No en vano, lo más atractivo de la trilogía de El Padrino por la que siempre se le recordará no es tanto su retrato del capitalismo americano en el contexto de la mafia siciliana, ni el enorme nivel de detalle que el director y Mario Puzo volcaron en la pantalla, ni tampoco la riqueza visual y los tonos de penumbra. Lo que convierte la trilogía en un objeto de ruptura con las formas del Hollywood clásico es la naturaleza operística, musical, de la narrativa y la puesta en escena, en combinación con elementos estéticos del film noir. Pero a estas alturas, cuando el concepto de lo que es una obra maestra ha entrado en crisis, son más reivindicables que nunca las conquistas de su primer musical El valle del arco iris (1968), o su labor como "director de encargo" en proyectos alimenticios de innegable dignidad como Cotton Club (1984) -otro musical-, La ley de la calle (1983) o incluso Rebeldes (1983), en contraste con la fallida Jardines de piedra (1987) -aunque viéndola como secuela de Apocalypse Now tiene su miga-, o la sonrojante Jack (1996).

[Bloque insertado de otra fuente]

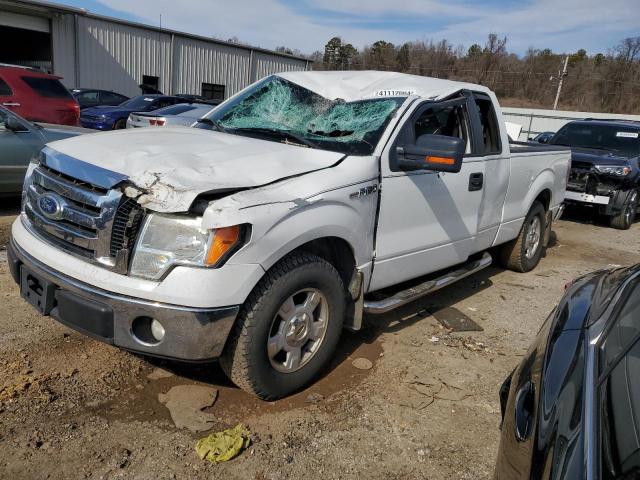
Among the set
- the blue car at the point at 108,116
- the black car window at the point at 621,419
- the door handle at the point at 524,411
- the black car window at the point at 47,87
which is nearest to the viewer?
the black car window at the point at 621,419

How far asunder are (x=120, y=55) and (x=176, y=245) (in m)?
24.5

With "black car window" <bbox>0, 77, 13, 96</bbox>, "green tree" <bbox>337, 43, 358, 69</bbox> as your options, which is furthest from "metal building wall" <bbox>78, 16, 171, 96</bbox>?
"green tree" <bbox>337, 43, 358, 69</bbox>

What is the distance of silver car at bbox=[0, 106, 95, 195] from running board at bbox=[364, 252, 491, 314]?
16.8 ft

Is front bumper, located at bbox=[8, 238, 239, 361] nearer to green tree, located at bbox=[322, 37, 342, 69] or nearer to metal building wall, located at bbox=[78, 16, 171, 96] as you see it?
metal building wall, located at bbox=[78, 16, 171, 96]

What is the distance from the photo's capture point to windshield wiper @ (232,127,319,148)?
11.6 feet

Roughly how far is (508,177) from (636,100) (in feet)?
206

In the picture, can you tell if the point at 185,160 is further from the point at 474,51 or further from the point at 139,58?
the point at 474,51

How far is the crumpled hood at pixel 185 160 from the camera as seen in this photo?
255cm

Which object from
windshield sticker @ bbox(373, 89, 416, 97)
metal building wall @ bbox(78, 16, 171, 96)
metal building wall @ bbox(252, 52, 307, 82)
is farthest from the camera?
metal building wall @ bbox(252, 52, 307, 82)

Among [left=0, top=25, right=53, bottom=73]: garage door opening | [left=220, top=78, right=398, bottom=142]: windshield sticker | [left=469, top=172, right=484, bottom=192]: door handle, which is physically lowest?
[left=469, top=172, right=484, bottom=192]: door handle

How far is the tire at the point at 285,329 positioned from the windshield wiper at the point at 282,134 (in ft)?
2.80

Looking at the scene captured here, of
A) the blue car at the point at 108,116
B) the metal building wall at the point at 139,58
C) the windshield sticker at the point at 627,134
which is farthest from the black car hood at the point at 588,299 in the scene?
the metal building wall at the point at 139,58

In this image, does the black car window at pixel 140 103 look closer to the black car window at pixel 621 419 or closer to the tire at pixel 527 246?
the tire at pixel 527 246

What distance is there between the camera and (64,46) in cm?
2216
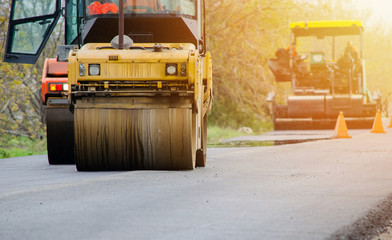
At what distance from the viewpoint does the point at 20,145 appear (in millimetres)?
23094

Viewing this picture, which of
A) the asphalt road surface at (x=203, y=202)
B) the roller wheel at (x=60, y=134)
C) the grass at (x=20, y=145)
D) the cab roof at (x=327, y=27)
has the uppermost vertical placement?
the cab roof at (x=327, y=27)

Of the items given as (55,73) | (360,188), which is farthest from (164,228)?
(55,73)

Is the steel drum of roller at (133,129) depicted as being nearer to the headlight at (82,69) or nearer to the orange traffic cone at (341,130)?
the headlight at (82,69)

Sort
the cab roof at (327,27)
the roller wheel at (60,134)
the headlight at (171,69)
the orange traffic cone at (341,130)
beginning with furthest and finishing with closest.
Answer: the cab roof at (327,27), the orange traffic cone at (341,130), the roller wheel at (60,134), the headlight at (171,69)

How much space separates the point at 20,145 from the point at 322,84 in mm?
11539

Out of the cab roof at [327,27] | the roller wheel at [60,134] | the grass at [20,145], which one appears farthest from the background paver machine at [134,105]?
the cab roof at [327,27]

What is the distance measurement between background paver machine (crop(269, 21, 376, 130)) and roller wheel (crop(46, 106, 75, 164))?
50.0ft

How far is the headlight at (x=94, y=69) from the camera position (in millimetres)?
10969

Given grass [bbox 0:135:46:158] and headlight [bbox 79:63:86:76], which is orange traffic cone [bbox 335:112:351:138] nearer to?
grass [bbox 0:135:46:158]

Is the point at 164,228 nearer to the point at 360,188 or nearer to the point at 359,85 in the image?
the point at 360,188

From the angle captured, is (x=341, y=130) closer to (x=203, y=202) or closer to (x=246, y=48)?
(x=246, y=48)

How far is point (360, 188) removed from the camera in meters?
9.84

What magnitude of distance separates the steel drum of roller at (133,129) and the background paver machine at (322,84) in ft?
56.2

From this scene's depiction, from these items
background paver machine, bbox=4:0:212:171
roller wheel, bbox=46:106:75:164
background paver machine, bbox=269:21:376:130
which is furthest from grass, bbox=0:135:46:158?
background paver machine, bbox=269:21:376:130
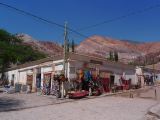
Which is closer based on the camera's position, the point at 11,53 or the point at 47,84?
the point at 47,84

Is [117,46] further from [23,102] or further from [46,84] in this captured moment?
[23,102]

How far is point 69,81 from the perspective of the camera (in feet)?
83.9

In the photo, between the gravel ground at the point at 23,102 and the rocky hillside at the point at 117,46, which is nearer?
the gravel ground at the point at 23,102

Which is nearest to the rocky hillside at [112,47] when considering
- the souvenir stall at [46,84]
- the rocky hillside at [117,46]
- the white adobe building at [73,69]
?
the rocky hillside at [117,46]

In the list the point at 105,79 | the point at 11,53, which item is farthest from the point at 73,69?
the point at 11,53

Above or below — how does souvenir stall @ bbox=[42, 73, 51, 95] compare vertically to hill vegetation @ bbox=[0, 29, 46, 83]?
below

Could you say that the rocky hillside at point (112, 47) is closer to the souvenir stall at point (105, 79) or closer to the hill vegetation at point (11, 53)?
the hill vegetation at point (11, 53)

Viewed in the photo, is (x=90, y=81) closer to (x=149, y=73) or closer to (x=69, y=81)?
(x=69, y=81)

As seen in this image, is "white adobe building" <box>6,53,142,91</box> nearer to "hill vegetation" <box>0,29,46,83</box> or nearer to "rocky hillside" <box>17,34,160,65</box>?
"hill vegetation" <box>0,29,46,83</box>

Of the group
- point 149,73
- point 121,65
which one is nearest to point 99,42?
point 149,73

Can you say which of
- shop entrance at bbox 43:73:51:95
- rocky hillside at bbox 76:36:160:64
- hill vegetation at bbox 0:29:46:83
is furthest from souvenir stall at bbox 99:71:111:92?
rocky hillside at bbox 76:36:160:64

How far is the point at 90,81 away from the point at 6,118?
13.9 m

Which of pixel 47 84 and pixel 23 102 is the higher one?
pixel 47 84

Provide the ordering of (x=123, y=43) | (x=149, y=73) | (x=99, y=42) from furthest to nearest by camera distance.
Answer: (x=123, y=43) < (x=99, y=42) < (x=149, y=73)
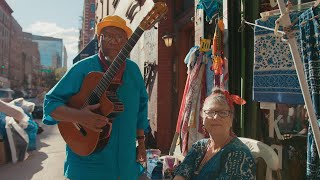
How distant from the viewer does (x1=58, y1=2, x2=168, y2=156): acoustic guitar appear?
2.71 metres

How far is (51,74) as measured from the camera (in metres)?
107

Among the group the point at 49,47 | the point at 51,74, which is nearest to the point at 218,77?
the point at 51,74

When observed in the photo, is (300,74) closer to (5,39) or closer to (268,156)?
(268,156)

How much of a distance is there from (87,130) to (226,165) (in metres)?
1.03

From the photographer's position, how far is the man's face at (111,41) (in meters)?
2.93

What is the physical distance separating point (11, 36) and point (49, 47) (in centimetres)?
6043

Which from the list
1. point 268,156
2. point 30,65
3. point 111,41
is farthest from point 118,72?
point 30,65

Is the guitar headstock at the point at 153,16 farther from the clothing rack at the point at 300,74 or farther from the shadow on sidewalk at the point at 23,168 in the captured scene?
the shadow on sidewalk at the point at 23,168

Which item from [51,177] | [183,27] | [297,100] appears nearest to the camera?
[297,100]

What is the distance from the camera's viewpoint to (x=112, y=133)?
284cm

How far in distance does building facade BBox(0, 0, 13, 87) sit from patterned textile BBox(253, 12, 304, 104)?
74.6 metres

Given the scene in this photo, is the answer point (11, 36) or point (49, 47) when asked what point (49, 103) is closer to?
point (11, 36)

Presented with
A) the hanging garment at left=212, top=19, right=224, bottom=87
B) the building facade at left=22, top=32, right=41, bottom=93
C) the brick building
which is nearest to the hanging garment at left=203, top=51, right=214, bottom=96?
the hanging garment at left=212, top=19, right=224, bottom=87

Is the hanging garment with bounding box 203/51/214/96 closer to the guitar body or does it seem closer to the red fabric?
the red fabric
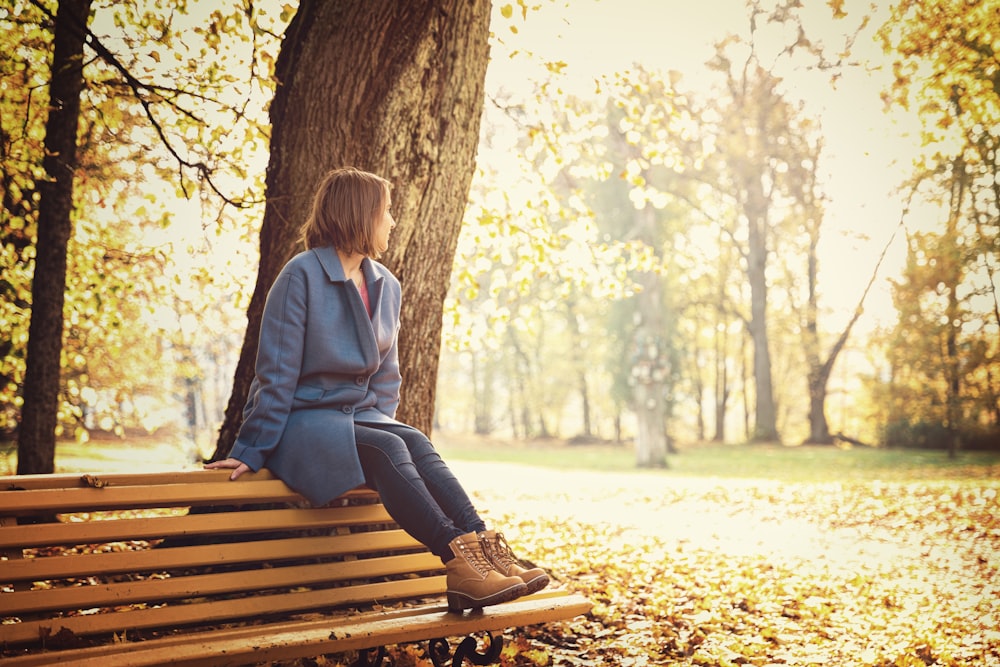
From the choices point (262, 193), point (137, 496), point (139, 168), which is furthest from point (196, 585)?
point (139, 168)

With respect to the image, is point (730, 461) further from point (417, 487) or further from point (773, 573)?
point (417, 487)

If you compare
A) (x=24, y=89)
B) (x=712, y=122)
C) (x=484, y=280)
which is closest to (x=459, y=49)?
(x=24, y=89)

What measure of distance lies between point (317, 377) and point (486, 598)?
43.0 inches

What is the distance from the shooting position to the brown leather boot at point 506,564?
273 centimetres

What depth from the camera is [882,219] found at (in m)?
12.8

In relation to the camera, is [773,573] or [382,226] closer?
[382,226]

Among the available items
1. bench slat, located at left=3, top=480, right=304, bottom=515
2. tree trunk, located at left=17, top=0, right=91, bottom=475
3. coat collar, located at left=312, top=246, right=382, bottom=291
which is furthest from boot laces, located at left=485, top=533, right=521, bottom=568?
tree trunk, located at left=17, top=0, right=91, bottom=475

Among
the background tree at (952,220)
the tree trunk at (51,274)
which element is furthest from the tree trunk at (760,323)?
the tree trunk at (51,274)

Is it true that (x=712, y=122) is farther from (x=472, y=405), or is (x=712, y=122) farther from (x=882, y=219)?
(x=472, y=405)

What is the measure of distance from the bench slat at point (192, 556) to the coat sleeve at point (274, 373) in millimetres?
315

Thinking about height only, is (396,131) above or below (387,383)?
above

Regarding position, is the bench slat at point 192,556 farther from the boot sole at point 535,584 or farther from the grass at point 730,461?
the grass at point 730,461

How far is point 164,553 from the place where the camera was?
256 centimetres

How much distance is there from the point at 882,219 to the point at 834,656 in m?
10.7
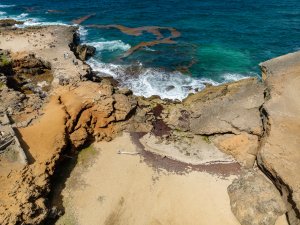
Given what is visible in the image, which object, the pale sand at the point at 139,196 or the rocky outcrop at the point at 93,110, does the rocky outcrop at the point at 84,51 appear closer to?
the rocky outcrop at the point at 93,110

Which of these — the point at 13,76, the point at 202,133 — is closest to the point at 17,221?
the point at 202,133

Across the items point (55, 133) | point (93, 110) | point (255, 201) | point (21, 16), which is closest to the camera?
point (255, 201)

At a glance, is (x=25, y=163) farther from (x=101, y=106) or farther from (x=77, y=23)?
(x=77, y=23)

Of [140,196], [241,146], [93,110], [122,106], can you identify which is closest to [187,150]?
[241,146]

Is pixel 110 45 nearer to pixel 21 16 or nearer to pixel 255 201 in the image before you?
pixel 21 16

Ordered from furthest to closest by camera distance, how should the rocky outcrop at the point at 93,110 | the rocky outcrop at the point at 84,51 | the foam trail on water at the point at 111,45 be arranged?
the foam trail on water at the point at 111,45 → the rocky outcrop at the point at 84,51 → the rocky outcrop at the point at 93,110

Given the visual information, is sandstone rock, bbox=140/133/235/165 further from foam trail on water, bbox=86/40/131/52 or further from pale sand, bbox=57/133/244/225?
foam trail on water, bbox=86/40/131/52

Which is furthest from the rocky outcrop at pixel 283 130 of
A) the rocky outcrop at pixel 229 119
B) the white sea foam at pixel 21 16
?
the white sea foam at pixel 21 16
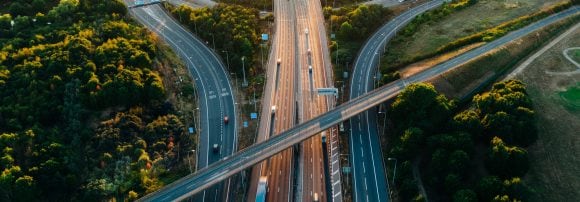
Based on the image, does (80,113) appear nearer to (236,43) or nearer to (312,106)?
(236,43)

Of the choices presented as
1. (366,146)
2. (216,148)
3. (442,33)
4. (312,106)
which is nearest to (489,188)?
(366,146)

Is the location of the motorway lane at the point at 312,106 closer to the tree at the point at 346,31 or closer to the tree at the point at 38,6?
the tree at the point at 346,31

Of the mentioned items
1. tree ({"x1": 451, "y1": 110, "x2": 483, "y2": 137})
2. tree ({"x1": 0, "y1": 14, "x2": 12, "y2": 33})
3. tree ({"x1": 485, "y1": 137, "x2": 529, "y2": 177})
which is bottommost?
tree ({"x1": 485, "y1": 137, "x2": 529, "y2": 177})

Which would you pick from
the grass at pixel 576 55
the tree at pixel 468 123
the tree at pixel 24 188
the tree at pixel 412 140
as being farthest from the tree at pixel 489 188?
the tree at pixel 24 188

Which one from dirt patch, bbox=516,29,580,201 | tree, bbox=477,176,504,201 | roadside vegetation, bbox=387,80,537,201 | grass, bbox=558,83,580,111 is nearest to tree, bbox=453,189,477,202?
roadside vegetation, bbox=387,80,537,201

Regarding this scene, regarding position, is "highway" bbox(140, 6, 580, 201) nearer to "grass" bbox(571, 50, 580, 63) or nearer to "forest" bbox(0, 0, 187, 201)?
"forest" bbox(0, 0, 187, 201)

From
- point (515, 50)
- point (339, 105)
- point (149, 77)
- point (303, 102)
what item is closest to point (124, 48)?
point (149, 77)

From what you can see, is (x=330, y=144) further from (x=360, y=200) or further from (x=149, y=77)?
(x=149, y=77)
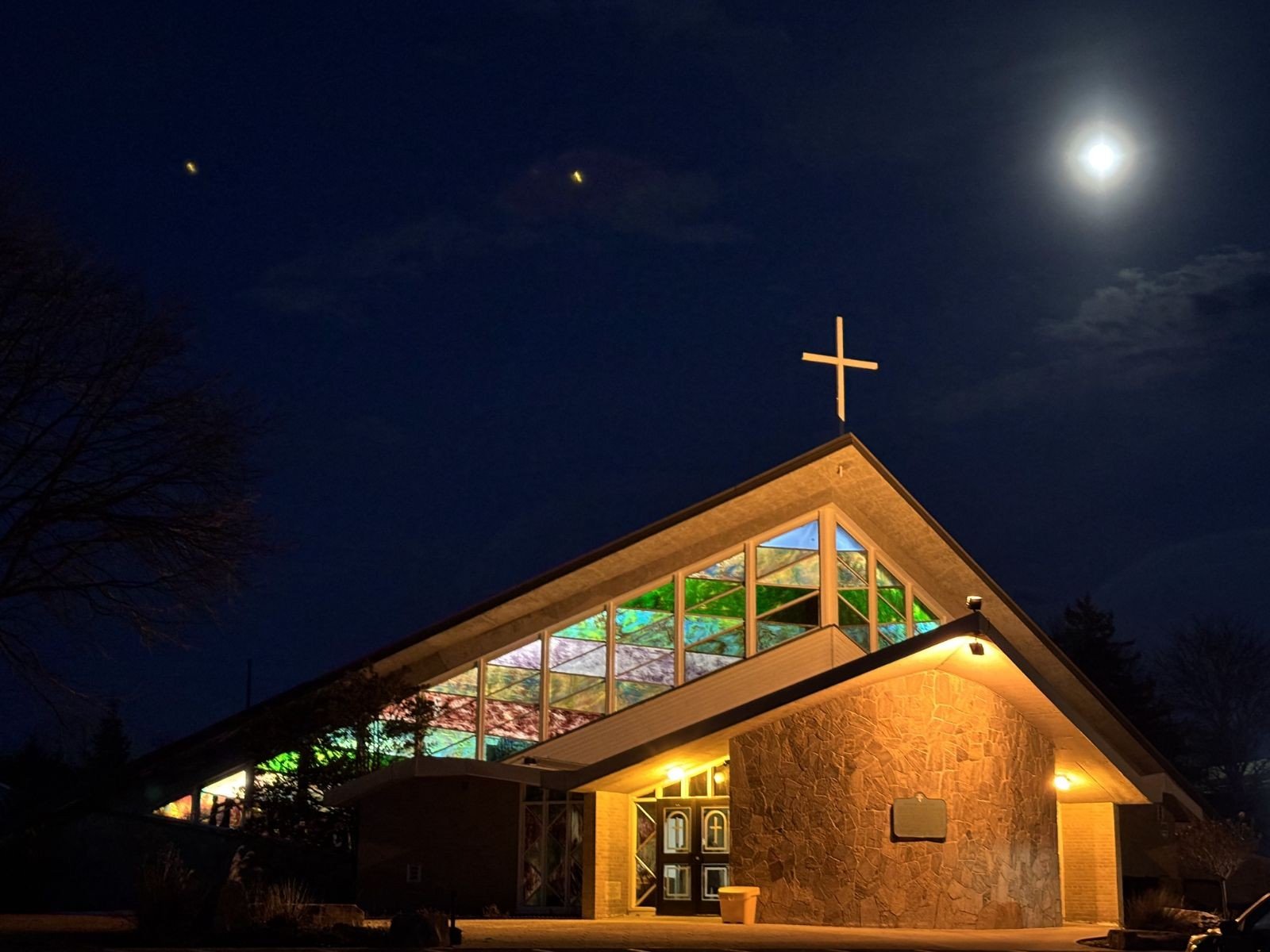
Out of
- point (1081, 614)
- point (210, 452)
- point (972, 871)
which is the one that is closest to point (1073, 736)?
point (972, 871)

En su trilogía del cine pobre y posibilista, la que forman sus últimas y arrítmicas creaciones, producidas por países europeos al margen de los modelos clásicos de Hollywood -El hombre sin edad (2007), Tetro (2009) y Twixt (2011)-, Coppola aboga por la posibilidad de seguir siendo vanguardista cuando ya se ha conquistado todo lo conquistable. La precisión formal del blanco y negro de Tetro, su producción española rodada en Buenos Aires, puede devolvernos al coraje creativo de sus primeros filmes, los saltos al vacío que emprendió con Dementia 13 (1963), por ejemplo, cuyas irregularidades son comparables a sus hallazgos. Si algo nos demuestra su regreso a la insobornabilidad creativa de las pequeñas producciones es que el fantasma de Roger Corman, el productor de subproductos que ofició como "padrino" de su carrera, sigue de algún modo palpitando en el corazón de Coppola.